Records from a data collection
- - - - - - -

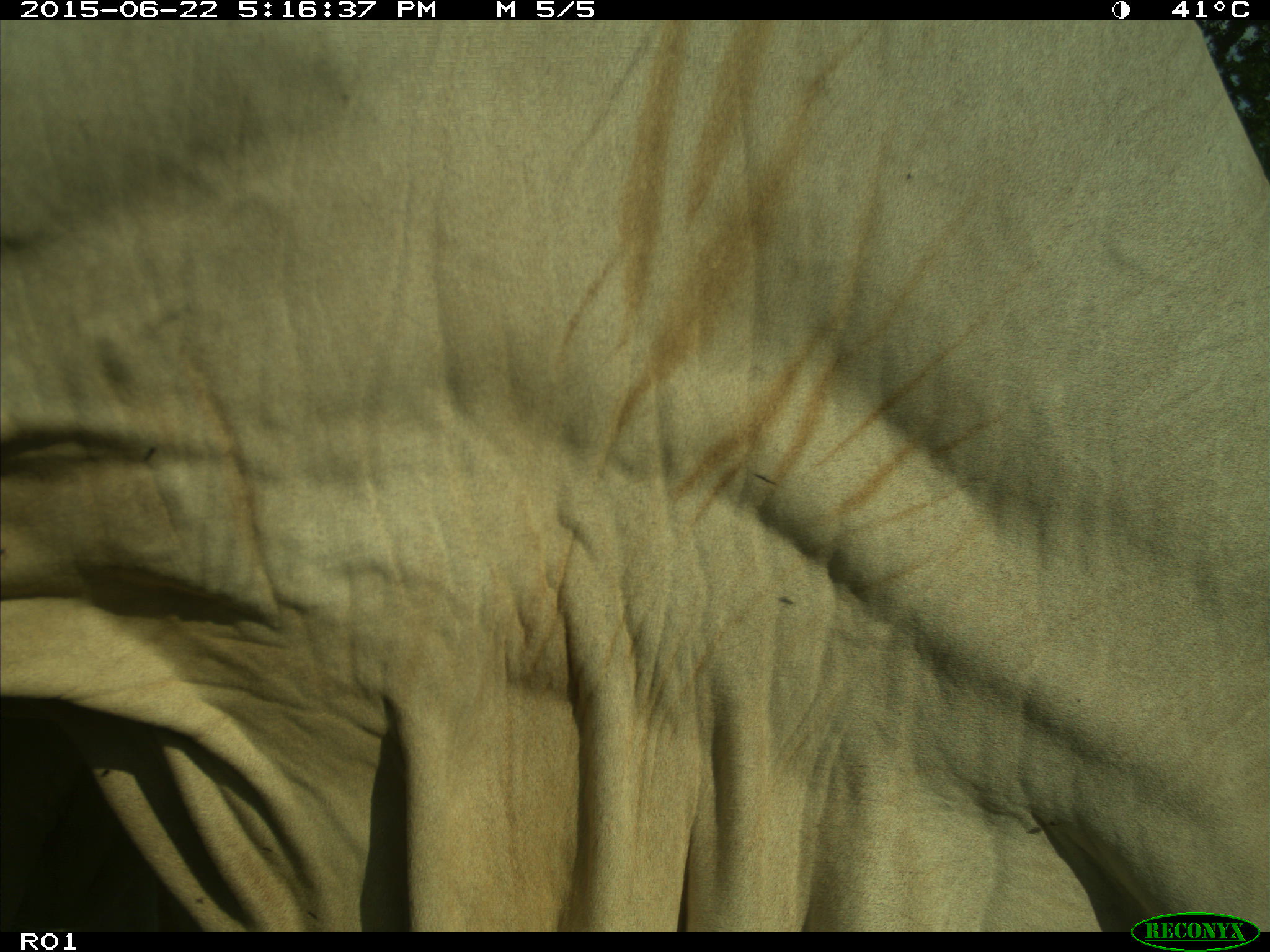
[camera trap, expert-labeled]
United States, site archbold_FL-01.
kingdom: Animalia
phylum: Chordata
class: Mammalia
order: Artiodactyla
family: Bovidae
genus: Bos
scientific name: Bos taurus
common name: domestic cow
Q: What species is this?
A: Bos taurus (domestic cow).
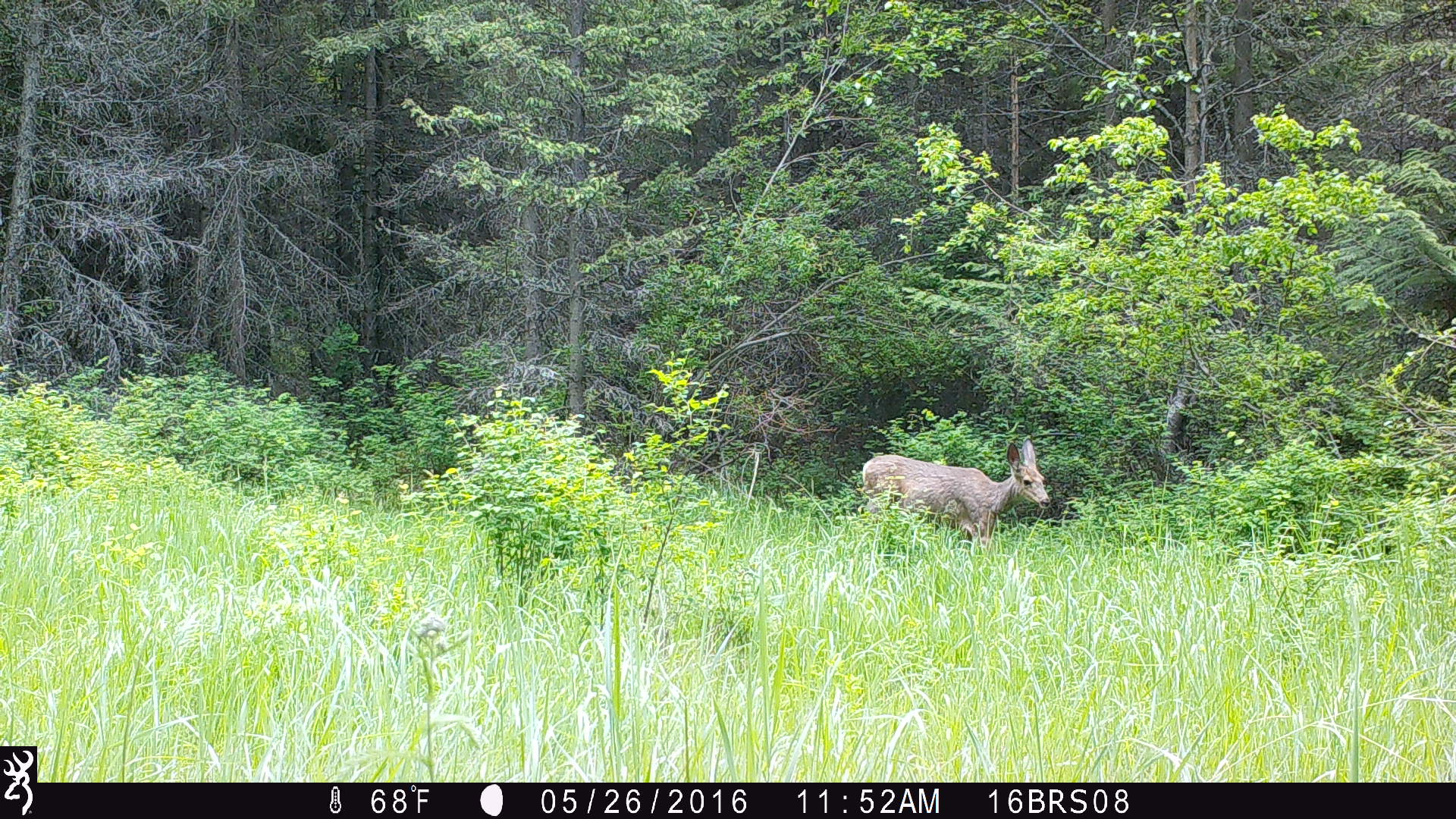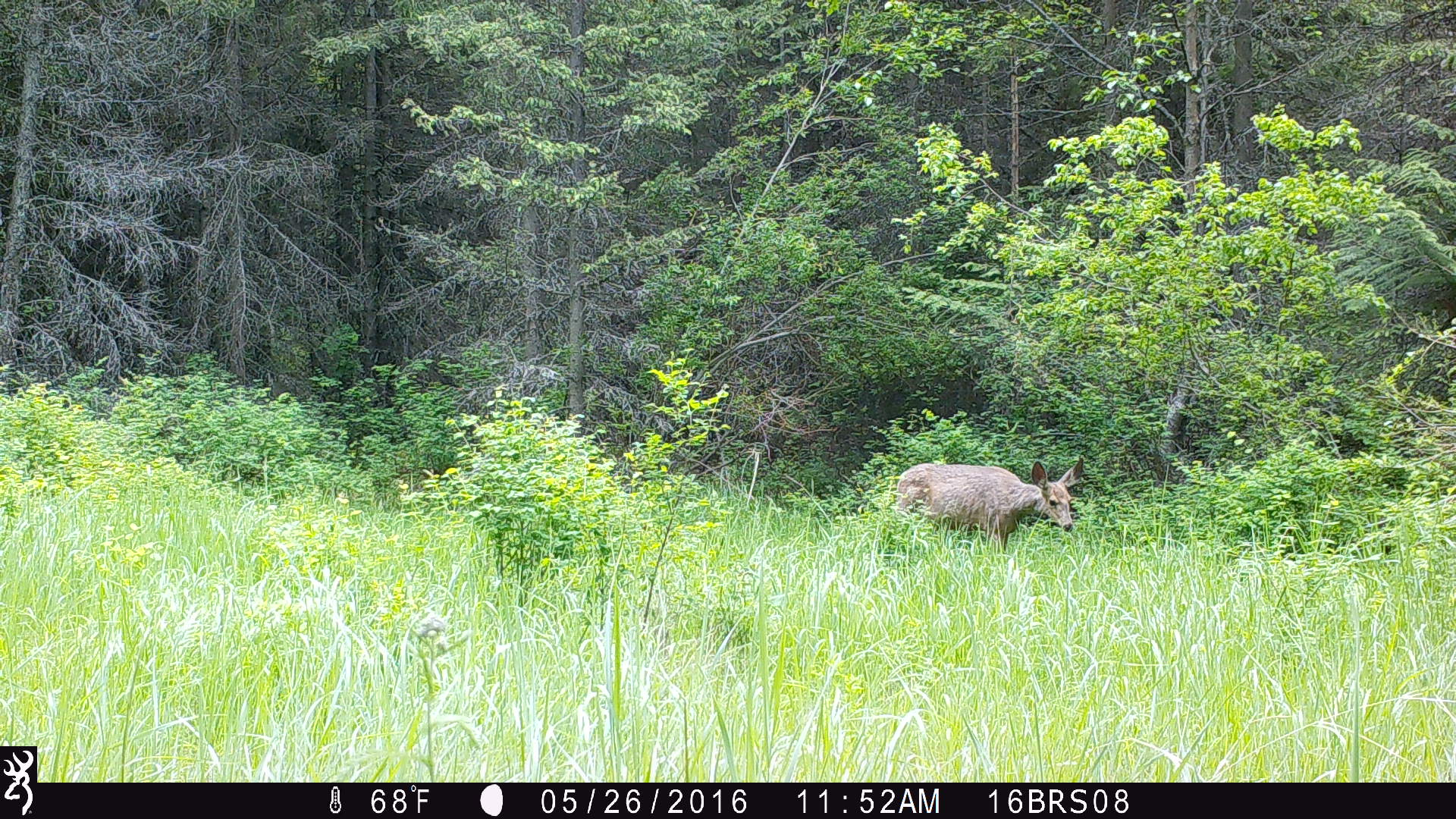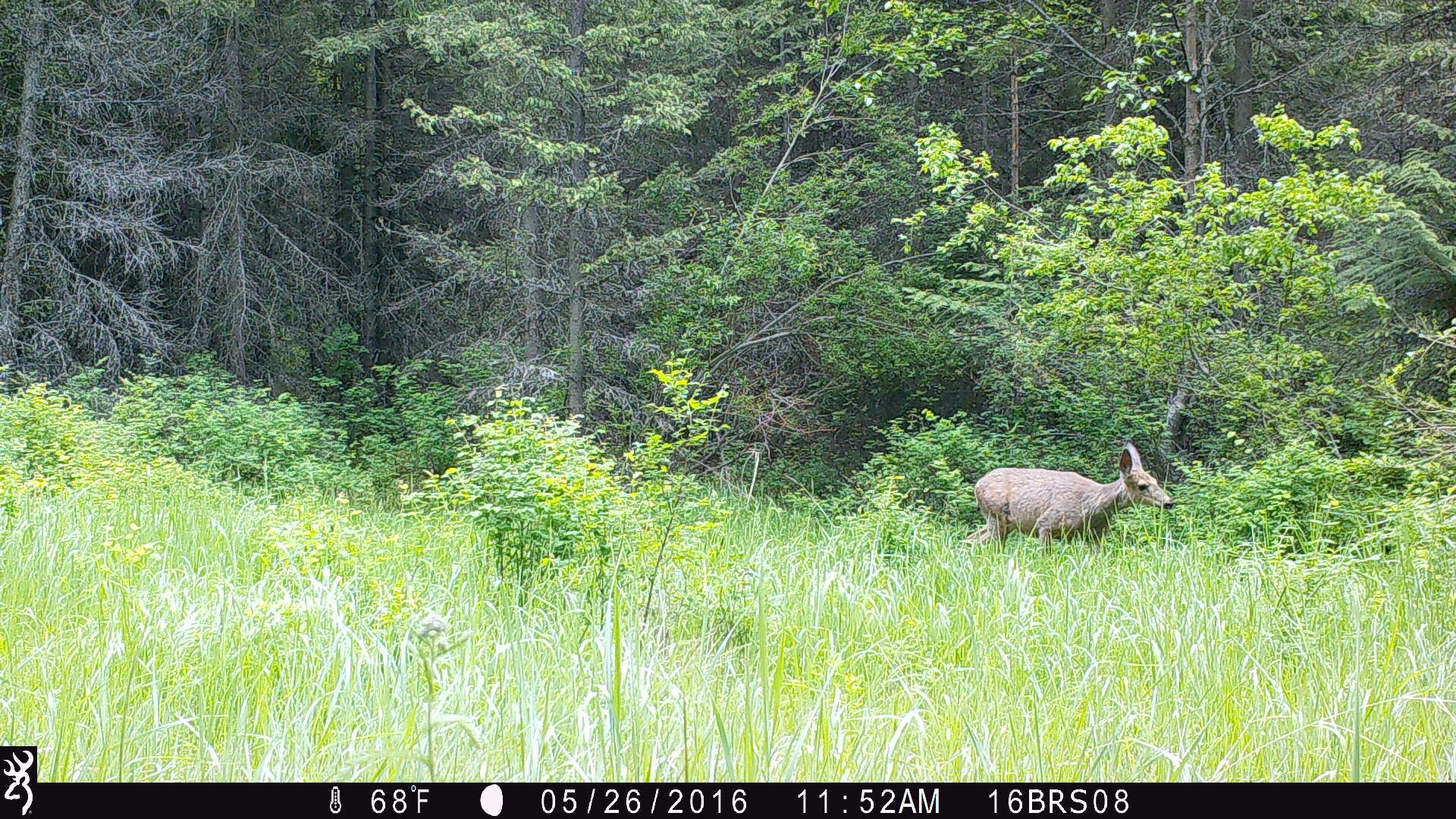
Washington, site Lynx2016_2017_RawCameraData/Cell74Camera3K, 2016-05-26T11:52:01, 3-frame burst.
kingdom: Animalia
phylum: Chordata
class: Mammalia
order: Artiodactyla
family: Cervidae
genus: Odocoileus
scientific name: Odocoileus hemionus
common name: mule deer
Odocoileus hemionus (mule deer). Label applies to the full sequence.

- - - - - - -

### TASK DESCRIPTION
Pictures are to be left out; the lines from the start of the records above through the line holding "Q: What species is this?" are to be returned exactly.

### TASK RESULT
[camera trap, expert-labeled]
United States, site archbold_FL-01.
kingdom: Animalia
phylum: Chordata
class: Mammalia
order: Artiodactyla
family: Bovidae
genus: Bos
scientific name: Bos taurus
common name: domestic cow
Q: What species is this?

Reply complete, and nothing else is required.